Tonotopic Order in the Adult and Developing Auditory System of the Rat as Shown by c-fos Immunocytochemistry

Immediate éarly genes such as the proto-oncogene c- fos can be expressed in neurons following synaptic excitation by sensory stimulation. C- fos immunocytochemistry has subsequently been shown to be a very sensitive marking technique for neuronal activity. Here, antibodies against the c- fos protein product Fos were used to map the tonotopic organization in the auditory system of adult and developing rats. After stimulating adult rats with pure-tone pulses, bands of Fos-immunoreactive neurons revealed the frequency representation in seven brainstem nuclei: all three subdivisions of the cochlear nucleus, the lateral superior olive, the medial nucleus of the trapezoid body, the ventral nucleus of the trapezoid body, the rostral periolivary nucleus, the dorsal nucleus of the lateral lemniscus and the inferior colliculus. With the exception of the dorsal cochlear nucleus and the inferior colliculus, tonotopicity has not been previously demonstrated in the brainstem nuclei of the rat. During development two striking results were obtained. First, beginning at postnatal day 14 (i.e. ∼2 days after physiological hearing begins in rats), not only low but also high frequencies were able to induce strong Fos immunoreactivity, indicating that gradual recruitment of formerly unresponsive high-frequency sites does not occur in the rat.
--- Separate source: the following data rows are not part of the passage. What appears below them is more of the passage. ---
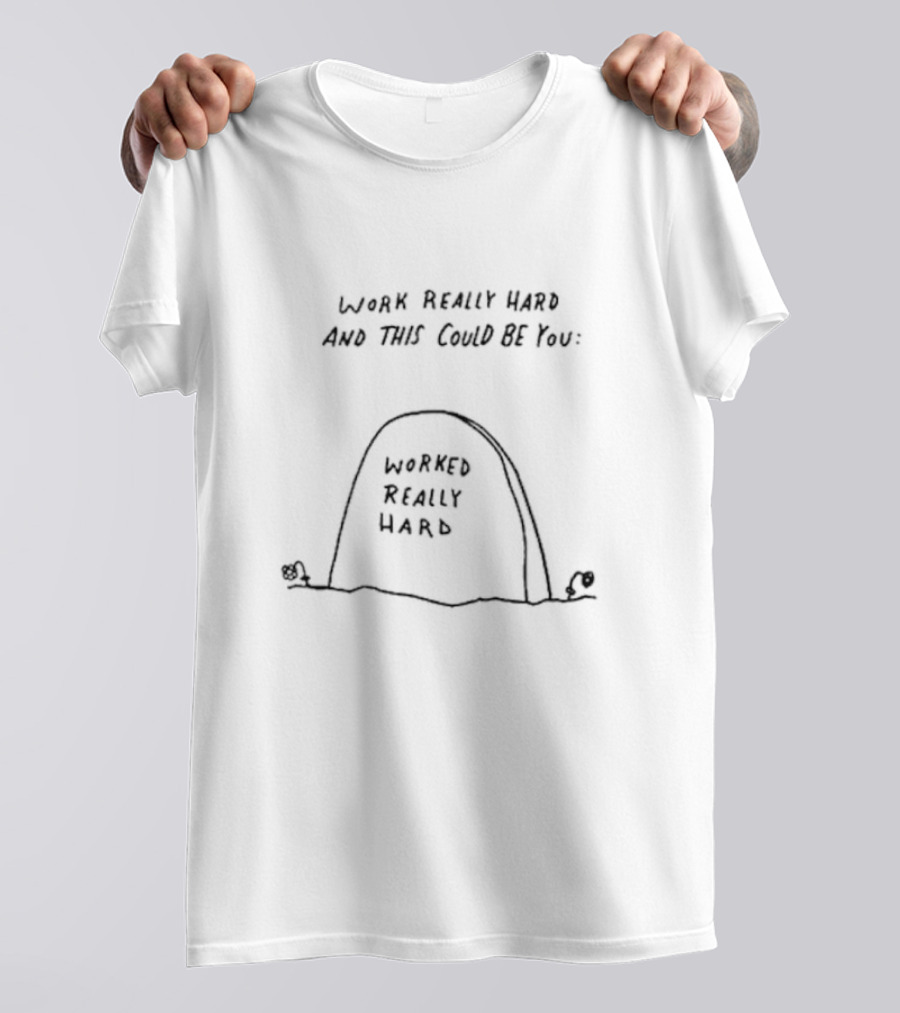 Work Really Hard And This Could Be You: Worked Really Hard Tombstone Humorous T-Shirt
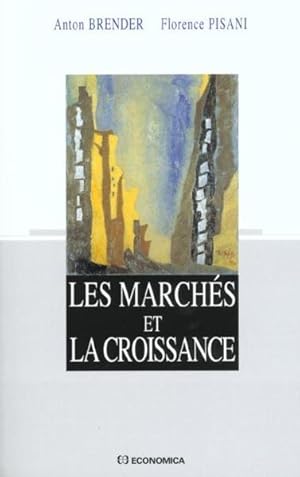 Les marchés et la croissance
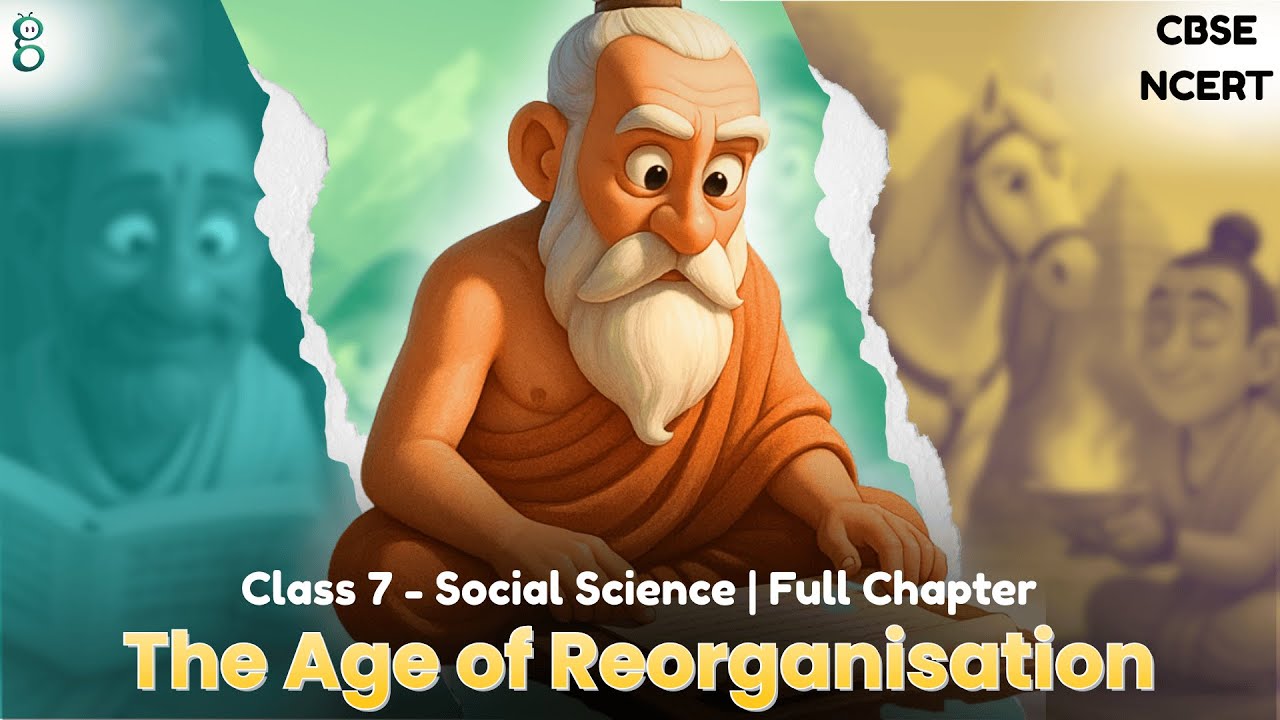 Class 7 History | Chapter 6 |The Age of Reorganisation | CBSE - NCERT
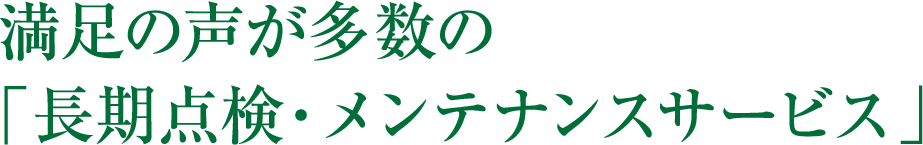 満足の声が多数の「長期点検・メンテナンスサービス」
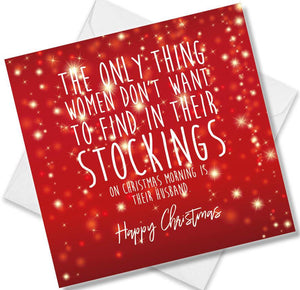 Christmas Card saying The Only Thing women don’t want to find in their stockings on Christmas morning is their Husband Happy Christmas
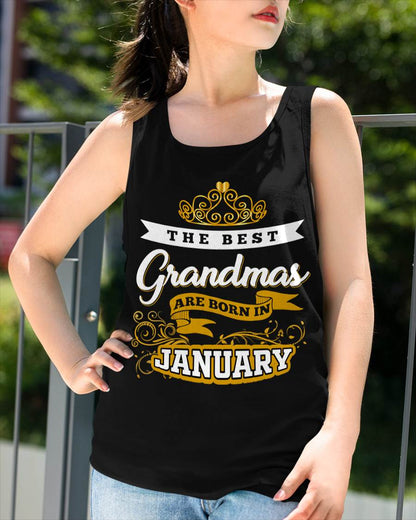JANUARY GRANDMAS ARE THE BEST - FOR WOMEN - TLEE01 (SKU2605-238-01)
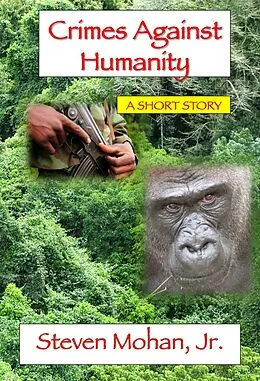 E-Book (epub) Crimes Against Humanity von Steven Mohan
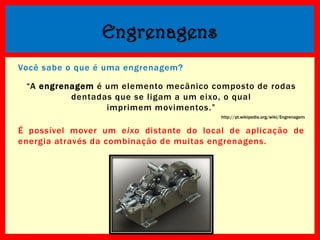 Engrenagens
Você sabe o que é uma engrenagem?
“A engrenagem é um elemento mecânico composto de rodas
dentadas que se ligam a um eixo, o qual
imprimem movimentos.”
http://pt.wikipedia.org/wiki/Engrenagem

É possível mover um eixo distante do local de aplicação de
energia através da combinação de muitas engrenagens.

 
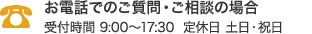 お電話でのご質問・ご相談の場合 受付時間 9:00～17:30 定休日 土日・祝日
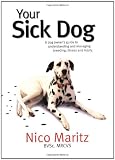 Your Sick Dog: A Dog Owner's Guide to Understanding and Managing Breeding, Illness and Injury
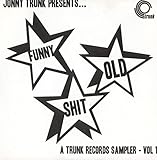 Funny Old Shit - Volume 1, A Trunk Records Sampler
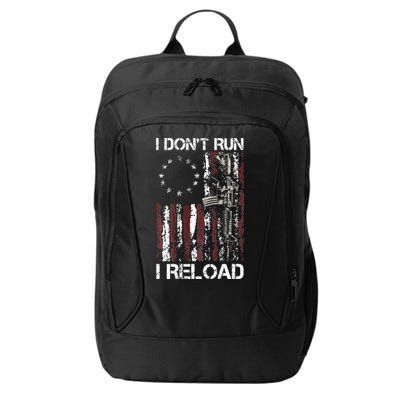 I Don't Run I Reload Gun American Flag Patriots  City Backpack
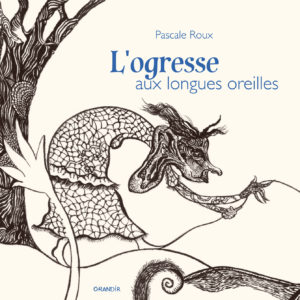 OGRESSE AUX LONGUES OREILLES (L’)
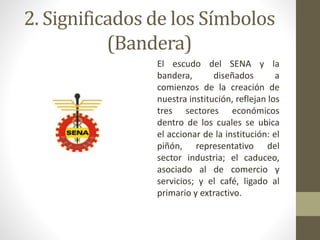 2. Significados de los Símbolos
(Bandera)
El escudo del SENA y la
bandera, diseñados a
comienzos de la creación de
nuestra institución, reflejan los
tres sectores económicos
dentro de los cuales se ubica
el accionar de la institución: el
piñón, representativo del
sector industria; el caduceo,
asociado al de comercio y
servicios; y el café, ligado al
primario y extractivo.
 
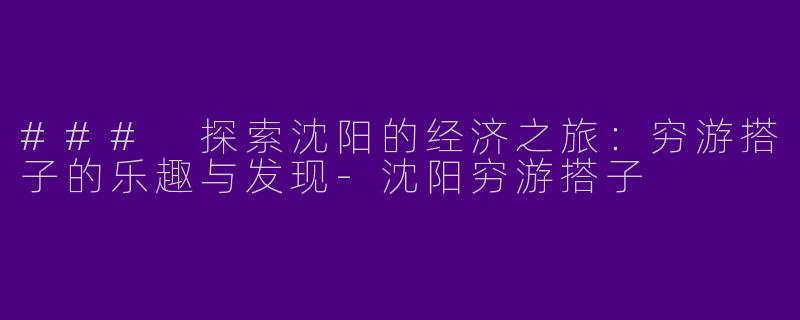 ### 探索沈阳的经济之旅：穷游搭子的乐趣与发现-沈阳穷游搭子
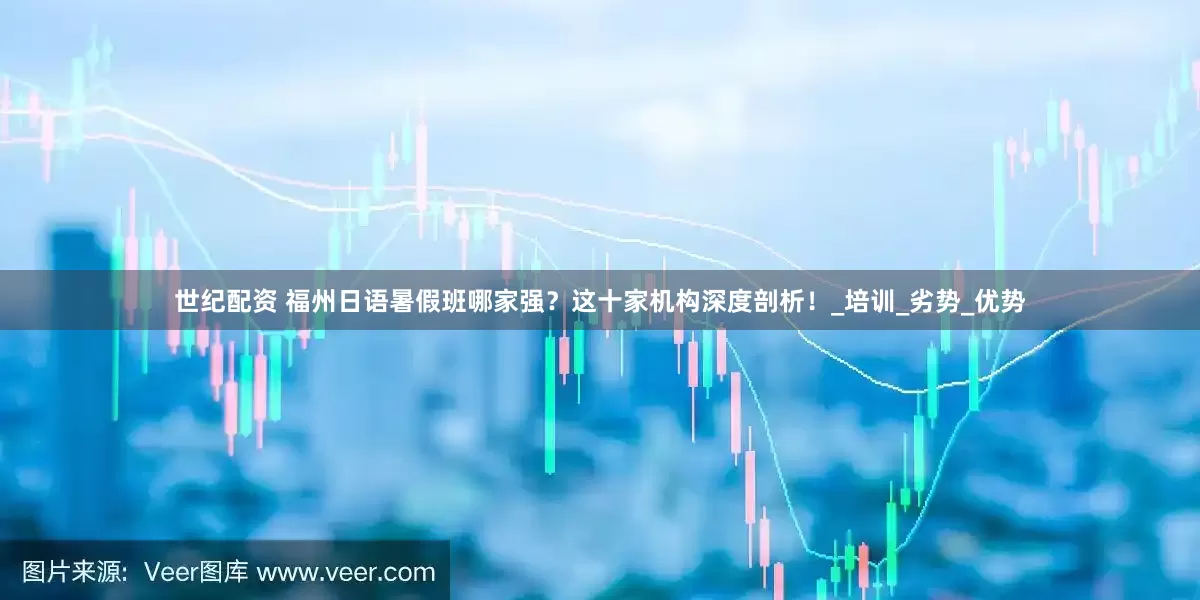 世纪配资 福州日语暑假班哪家强？这十家机构深度剖析！_培训_劣势_优势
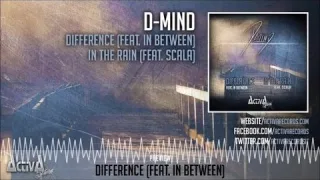 Cover: D-Mind - Difference (ft. In Between) / In The Rain (ft. Scala)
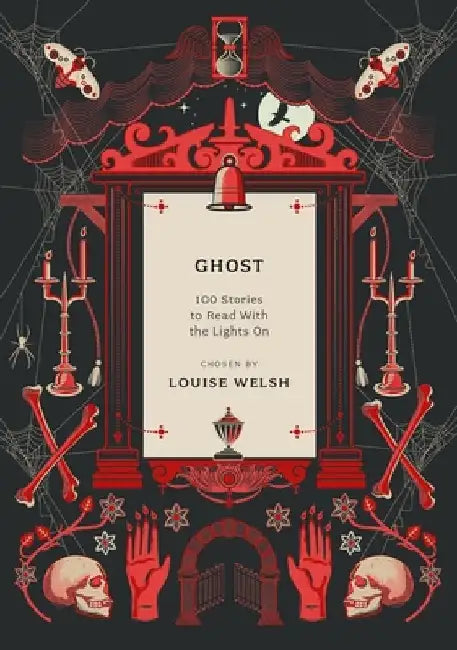 Ghost: 100 Stories to Read with the Lights On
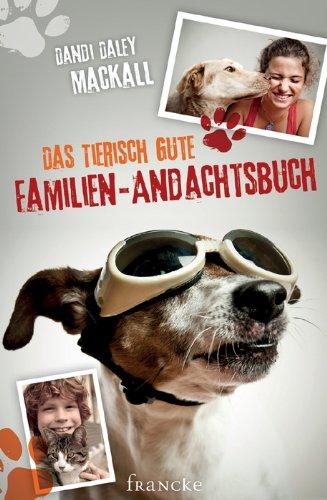 Das tierisch gute Familien-Andachtsbuch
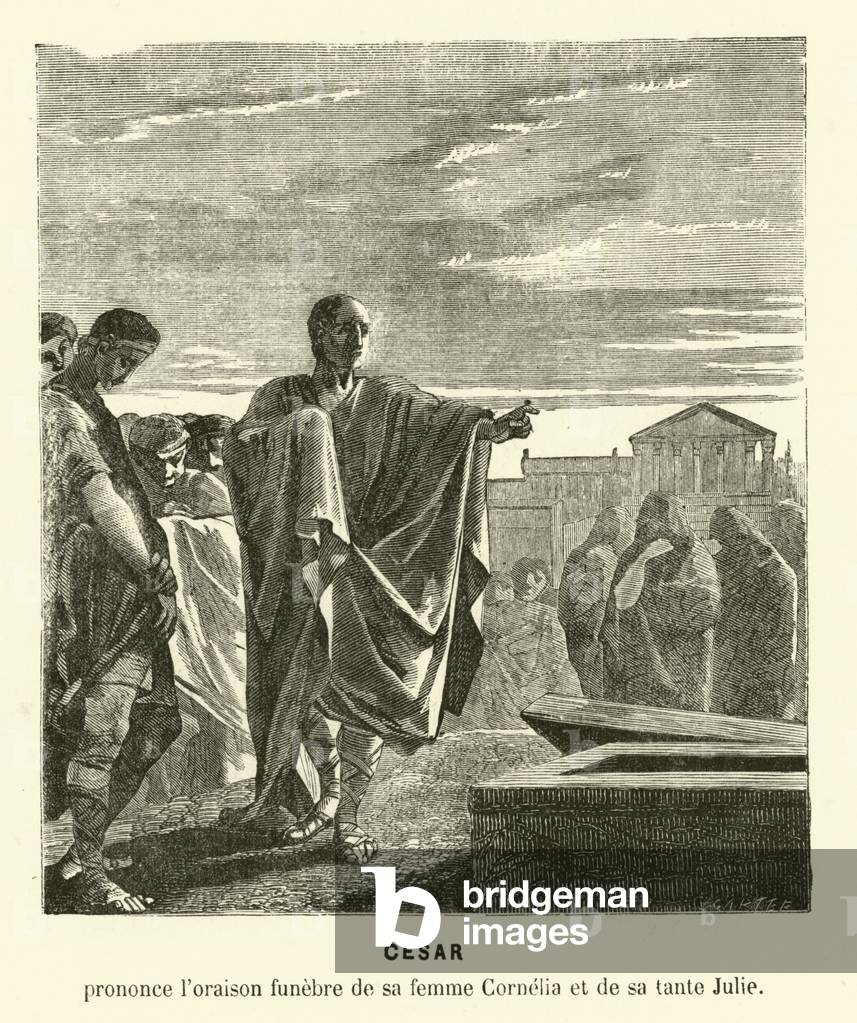 Julius Caesar delivering the funeral oration for his first wife Cornelia and his aunt Julia, 69 BC (engraving)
Second, a gradual age-related shift of the position of isofrequency bands was not seen in any of the nuclei, suggesting that changes in frequency-place code do not occur after 2 weeks postnatally. These results indicate that the rat's auditory brainstem nuclei achieve their adult-like tonotopic organization early on, implying a somewhat different developmental time course than is found in other mammalian species.